Crawl4AI: Build Async Web Crawlers with Extraction & JS

Environment Setup for Reliable Crawling

Install Crawl4AI v0.8.x in Colab with system deps (libnss3, libatk1.0-0, etc.), pip packages (crawl4ai, nest_asyncio, pydantic), and Playwright Chromium via playwright install chromium && install-deps. Apply nest_asyncio for async notebooks. Use AsyncWebCrawler() context manager for all runs.

Basic crawl: await crawler.arun(url="https://example.com") yields result.success, result.metadata['title'], result.markdown.raw_markdown. Config via BrowserConfig(headless=True, viewport_width=1920, user_agent=...) and CrawlerRunConfig(cache_mode=CacheMode.BYPASS, page_timeout=30000, wait_until="networkidle") handles dynamic sites like httpbin.org/html, ensuring full JS-rendered content.

Markdown Cleaning and Query Filtering

Generate clean markdown with DefaultMarkdownGenerator(content_filter=PruningContentFilter(threshold=0.4, threshold_type="fixed", min_word_threshold=20)). On Wikipedia's Web_scraping page, raw markdown shrinks ~50-70% to fit_markdown by removing noise.

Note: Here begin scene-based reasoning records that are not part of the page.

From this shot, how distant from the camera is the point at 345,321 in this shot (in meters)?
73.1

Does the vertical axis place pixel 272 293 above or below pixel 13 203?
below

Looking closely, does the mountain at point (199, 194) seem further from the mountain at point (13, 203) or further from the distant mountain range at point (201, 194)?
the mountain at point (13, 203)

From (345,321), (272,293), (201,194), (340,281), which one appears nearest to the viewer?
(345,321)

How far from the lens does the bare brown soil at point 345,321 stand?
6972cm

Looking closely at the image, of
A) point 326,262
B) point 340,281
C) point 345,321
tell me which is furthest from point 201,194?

For relevance, apply BM25ContentFilter(user_query="legal aspects privacy data protection", bm25_threshold=1.2)—filters Wikipedia to query-matched sections only, e.g., 800+ chars of privacy-focused content. Use css_selector="article, main", excluded_tags=["nav", "footer"] and remove_overlay_elements=True to target main content, yielding concise markdown (e.g., 500 chars preview without nav junk).

Structured Extraction: CSS, LLM, and JS Handling

CSS extraction via JsonCssExtractionStrategy(schema): Define baseSelector (e.g., "div.mw-parser-output h2") and fields like {"name": "heading_text", "selector": "span.mw-headline", "type": "text"} or attributes. Extracts 10+ Wikipedia Python headings or Hacker News top stories (rank, title, url, site) as JSON list—fast, no LLM needed.

LLM extraction: Pydantic schema class Article(BaseModel): title: str; summary: str; topics: List[str]. Use LLMExtractionStrategy(llm_config=LLMConfig(provider="openai/gpt-4o-mini", api_token=...), schema=Article.model_json_schema(), instruction="Extract article titles and summaries.") on HN for structured JSON.

JS execution: Inject js_code=["window.scrollTo(0, document.body.scrollHeight); await new Promise(r => setTimeout(r, 1000));"] with wait_for="css:body", delay_before_return_html=1.0 to load dynamic content.

Scaling: Deep Crawls, Concurrency, Sessions, and Outputs

Deep crawl with BFSDeepCrawlStrategy(max_depth=2, max_pages=5, filter_chain=FilterChain([DomainFilter(allowed_domains=["docs.crawl4ai.com"]), URLPatternFilter(patterns=["*quickstart*"])]))—crawls 5 targeted docs.crawl4ai.com pages.

Concurrent: await crawler.arun_many(urls=["httpbin.org/html", ...]) processes 5 URLs in parallel, reporting success/content lengths.

Sessions: Share session_id="my_session" across arun() calls to persist cookies (e.g., set/read via httpbin.org/cookies).

Extras: screenshot=True captures base64 PNG; media['images'] lists img srcs; result.links['internal/external'] analyzes site structure (e.g., 20+ internals from docs.crawl4ai.com).

Real-world: Combine CSS schema for HN stories + pruning for 15 clean stories JSON, saved via json.dump(stories, 'hacker_news_stories.json'). Trade-offs: Bypassing cache speeds dev but risks duplicates; headless=True hides browser but misses visual debug.